The drop in net interest margin (NIM), a key gauge of profitability for banks, comes at a time of subdued credit growth in the country, where tighter lending and hikes in short-term interest rates are squeezing housing loan earnings.
Westpac said its NIM, the difference between interest paid and earned, shrank 11 basis points to 2.06 per cent in the quarter ended June, compared to 2.17 per cent at the end of the six months to March and the lowest since the first half of 2015.
Shares of the lender fell almost 3 per cent to its weakest in two months in a broader market that was mostly steady.
"The NIM outcome is disappointing," Morgans banking analyst Azib Khan said. "They are really calling out the negative here," he said, adding that higher funding costs were hurting the broader banking sector.
Growth in Australian home loans fell to a four-year low of 5.6 per cent in June, while short-term funding costs had more than doubled from their levels in August 2017.

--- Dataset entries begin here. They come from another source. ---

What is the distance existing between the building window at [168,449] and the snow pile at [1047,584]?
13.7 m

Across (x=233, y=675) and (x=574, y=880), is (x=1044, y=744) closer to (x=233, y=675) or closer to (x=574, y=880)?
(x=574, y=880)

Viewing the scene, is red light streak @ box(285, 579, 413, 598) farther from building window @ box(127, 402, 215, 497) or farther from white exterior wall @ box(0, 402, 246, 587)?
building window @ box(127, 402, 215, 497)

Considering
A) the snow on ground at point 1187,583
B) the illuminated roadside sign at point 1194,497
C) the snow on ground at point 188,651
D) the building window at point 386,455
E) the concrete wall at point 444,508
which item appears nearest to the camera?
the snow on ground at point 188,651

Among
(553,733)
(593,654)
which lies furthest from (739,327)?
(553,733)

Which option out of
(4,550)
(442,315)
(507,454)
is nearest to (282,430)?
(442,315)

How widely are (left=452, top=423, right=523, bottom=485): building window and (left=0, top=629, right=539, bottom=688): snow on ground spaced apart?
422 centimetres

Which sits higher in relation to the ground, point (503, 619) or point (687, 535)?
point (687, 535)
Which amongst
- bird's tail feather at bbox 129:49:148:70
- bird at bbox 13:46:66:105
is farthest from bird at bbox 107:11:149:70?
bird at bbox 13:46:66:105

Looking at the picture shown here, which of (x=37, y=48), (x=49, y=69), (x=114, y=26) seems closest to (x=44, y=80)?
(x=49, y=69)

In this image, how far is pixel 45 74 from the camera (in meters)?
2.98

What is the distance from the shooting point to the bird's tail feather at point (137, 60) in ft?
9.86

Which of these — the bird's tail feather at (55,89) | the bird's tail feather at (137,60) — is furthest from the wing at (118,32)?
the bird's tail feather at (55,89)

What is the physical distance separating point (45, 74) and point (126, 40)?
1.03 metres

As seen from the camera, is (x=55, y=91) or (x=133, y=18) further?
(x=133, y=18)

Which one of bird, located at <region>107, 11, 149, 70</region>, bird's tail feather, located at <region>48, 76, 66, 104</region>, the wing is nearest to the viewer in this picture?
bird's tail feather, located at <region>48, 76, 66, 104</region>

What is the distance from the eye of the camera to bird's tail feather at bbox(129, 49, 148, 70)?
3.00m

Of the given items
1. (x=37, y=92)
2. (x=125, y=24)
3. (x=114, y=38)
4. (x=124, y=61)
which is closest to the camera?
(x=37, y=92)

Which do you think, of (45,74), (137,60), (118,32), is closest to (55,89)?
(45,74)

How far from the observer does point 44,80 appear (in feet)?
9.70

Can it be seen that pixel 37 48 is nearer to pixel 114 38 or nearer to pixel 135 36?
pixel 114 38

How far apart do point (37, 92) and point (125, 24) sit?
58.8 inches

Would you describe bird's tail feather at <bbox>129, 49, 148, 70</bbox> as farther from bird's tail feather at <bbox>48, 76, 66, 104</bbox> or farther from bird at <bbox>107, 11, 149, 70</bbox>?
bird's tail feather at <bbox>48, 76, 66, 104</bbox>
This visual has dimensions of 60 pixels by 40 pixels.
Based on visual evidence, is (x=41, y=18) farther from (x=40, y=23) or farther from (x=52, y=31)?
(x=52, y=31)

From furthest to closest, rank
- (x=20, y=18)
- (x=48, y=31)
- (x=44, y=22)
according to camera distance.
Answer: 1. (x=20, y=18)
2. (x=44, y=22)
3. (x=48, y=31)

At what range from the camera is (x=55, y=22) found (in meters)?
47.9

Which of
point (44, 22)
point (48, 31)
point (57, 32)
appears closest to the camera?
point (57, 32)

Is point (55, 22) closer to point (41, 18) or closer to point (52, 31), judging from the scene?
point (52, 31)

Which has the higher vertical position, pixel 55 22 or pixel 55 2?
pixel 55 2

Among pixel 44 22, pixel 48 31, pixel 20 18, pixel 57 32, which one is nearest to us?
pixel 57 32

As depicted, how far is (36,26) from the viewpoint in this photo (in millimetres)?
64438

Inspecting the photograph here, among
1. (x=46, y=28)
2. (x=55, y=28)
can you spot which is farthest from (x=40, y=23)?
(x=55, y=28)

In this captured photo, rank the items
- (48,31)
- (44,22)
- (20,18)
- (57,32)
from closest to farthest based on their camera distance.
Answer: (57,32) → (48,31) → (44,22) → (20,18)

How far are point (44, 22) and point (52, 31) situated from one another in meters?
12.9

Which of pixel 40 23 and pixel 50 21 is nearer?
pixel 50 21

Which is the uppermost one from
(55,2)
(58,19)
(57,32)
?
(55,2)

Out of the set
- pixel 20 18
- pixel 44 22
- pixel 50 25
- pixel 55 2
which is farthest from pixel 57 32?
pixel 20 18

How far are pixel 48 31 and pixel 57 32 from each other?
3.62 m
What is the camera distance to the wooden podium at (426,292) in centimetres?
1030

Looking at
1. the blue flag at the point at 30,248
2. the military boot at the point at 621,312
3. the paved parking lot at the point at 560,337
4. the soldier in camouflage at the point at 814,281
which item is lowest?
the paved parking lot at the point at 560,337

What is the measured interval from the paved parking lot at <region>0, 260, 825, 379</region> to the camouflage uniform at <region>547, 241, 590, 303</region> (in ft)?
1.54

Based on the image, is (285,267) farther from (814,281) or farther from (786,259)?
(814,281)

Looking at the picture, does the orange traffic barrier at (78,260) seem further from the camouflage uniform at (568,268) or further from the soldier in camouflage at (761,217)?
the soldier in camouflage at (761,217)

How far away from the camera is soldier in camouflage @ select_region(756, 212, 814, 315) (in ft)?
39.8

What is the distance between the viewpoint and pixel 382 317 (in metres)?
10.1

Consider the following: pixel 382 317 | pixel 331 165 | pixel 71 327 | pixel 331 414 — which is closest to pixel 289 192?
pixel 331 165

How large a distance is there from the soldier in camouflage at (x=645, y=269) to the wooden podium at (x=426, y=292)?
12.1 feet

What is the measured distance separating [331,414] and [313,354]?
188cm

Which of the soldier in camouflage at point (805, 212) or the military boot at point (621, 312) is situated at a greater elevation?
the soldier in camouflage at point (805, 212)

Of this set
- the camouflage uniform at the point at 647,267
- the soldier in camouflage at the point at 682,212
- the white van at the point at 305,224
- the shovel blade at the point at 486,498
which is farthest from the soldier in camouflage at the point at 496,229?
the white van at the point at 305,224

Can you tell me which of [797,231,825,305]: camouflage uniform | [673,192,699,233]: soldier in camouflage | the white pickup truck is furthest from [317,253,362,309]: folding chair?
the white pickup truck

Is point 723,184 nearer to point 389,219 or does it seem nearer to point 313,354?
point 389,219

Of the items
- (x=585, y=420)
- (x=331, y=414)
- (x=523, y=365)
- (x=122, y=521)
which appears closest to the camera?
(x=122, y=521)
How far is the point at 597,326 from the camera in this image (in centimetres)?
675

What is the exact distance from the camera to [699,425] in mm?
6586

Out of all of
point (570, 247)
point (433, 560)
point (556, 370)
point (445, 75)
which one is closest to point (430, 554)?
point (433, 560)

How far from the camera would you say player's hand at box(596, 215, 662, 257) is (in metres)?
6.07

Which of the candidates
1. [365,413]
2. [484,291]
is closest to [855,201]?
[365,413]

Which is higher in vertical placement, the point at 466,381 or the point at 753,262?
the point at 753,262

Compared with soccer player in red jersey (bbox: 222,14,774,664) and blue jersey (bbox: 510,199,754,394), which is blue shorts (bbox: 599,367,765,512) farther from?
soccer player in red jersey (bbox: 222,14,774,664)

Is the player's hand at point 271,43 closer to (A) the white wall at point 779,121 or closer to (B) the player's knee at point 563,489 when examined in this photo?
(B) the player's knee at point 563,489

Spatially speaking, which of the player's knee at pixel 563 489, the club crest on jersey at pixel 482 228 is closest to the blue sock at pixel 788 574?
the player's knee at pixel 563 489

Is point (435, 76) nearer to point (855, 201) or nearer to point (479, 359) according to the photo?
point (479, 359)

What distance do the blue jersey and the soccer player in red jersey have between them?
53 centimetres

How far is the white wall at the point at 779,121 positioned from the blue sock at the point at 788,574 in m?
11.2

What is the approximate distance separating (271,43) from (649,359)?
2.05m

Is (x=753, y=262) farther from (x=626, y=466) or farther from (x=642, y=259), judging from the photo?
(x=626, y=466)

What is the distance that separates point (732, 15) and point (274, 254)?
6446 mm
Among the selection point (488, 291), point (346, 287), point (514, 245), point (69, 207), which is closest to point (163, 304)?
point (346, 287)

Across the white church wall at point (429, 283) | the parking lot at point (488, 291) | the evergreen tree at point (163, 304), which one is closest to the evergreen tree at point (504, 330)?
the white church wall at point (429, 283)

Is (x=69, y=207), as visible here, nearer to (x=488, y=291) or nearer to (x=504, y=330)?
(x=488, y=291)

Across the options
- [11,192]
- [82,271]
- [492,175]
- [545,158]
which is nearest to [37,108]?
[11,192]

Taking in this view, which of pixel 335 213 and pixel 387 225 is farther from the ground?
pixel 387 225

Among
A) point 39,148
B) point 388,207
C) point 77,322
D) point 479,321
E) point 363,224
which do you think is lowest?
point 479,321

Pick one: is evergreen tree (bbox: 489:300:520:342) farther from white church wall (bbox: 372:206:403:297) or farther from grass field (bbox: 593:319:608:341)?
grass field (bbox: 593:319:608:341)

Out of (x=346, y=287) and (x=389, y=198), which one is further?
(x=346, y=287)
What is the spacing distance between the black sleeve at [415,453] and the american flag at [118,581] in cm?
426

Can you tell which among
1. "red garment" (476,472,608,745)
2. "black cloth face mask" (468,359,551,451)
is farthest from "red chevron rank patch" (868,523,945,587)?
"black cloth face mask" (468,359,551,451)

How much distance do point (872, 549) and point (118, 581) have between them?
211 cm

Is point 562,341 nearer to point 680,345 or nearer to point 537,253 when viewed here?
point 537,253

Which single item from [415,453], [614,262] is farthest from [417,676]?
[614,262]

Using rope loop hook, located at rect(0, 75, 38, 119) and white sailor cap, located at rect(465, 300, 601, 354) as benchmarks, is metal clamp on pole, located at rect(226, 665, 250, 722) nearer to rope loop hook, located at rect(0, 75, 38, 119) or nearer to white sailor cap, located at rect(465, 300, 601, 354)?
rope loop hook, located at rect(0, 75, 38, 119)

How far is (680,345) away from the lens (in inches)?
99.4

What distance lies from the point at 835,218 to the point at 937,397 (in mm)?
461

According to Moody's Investment Service, many small and midsize banks have raised their home loan rates in the face of higher wholesale costs and slower loan growth.
But Australia's four major banks, which dominate about 80 per cent of the home loan market, have held off so far, partly due to intense public scrutiny amid a powerful national inquiry that has led to damaging revelations of widespread misconduct in Australia's financial sector.
Two of the 'Big Four' – Commonwealth Bank and Australia and New Zealand Banking Corp - have in fact lowered some mortgage rates to attract borrowers.
Credit ratings agencies have warned that borrowers, hit by the rising costs of living, could struggle to cover principal and interest payments for a record amount of home loans taken out in 2014-2015 that are set to become due soon.
Westpac noted delinquencies were rising across most states, with the overall per centage of loans that are 90-days overdue three basis points higher during the June quarter.
It also flagged higher stressed exposures in its corporate property and retail portfolio over the same period.
Westpac's home loan book, however, grew at 6 per cent for the 12 months June, faster than the other three major banks.
"Whilst the NIM outcome is weak there is an offsetting outcome which is the strong loan growth," Mr Khan said.
Westpac said total stressed assets fell slightly in the third quarter and it also reported lower impairments in its smaller mining and New Zealand dairy portfolios.
Its common equity Tier-1 capital ratio dipped to 10.4 per cent at the end of June from 10.5 per cent at end-March.
It did not disclose profit or revenue numbers in its disclosures. The bank will report full-year results in November.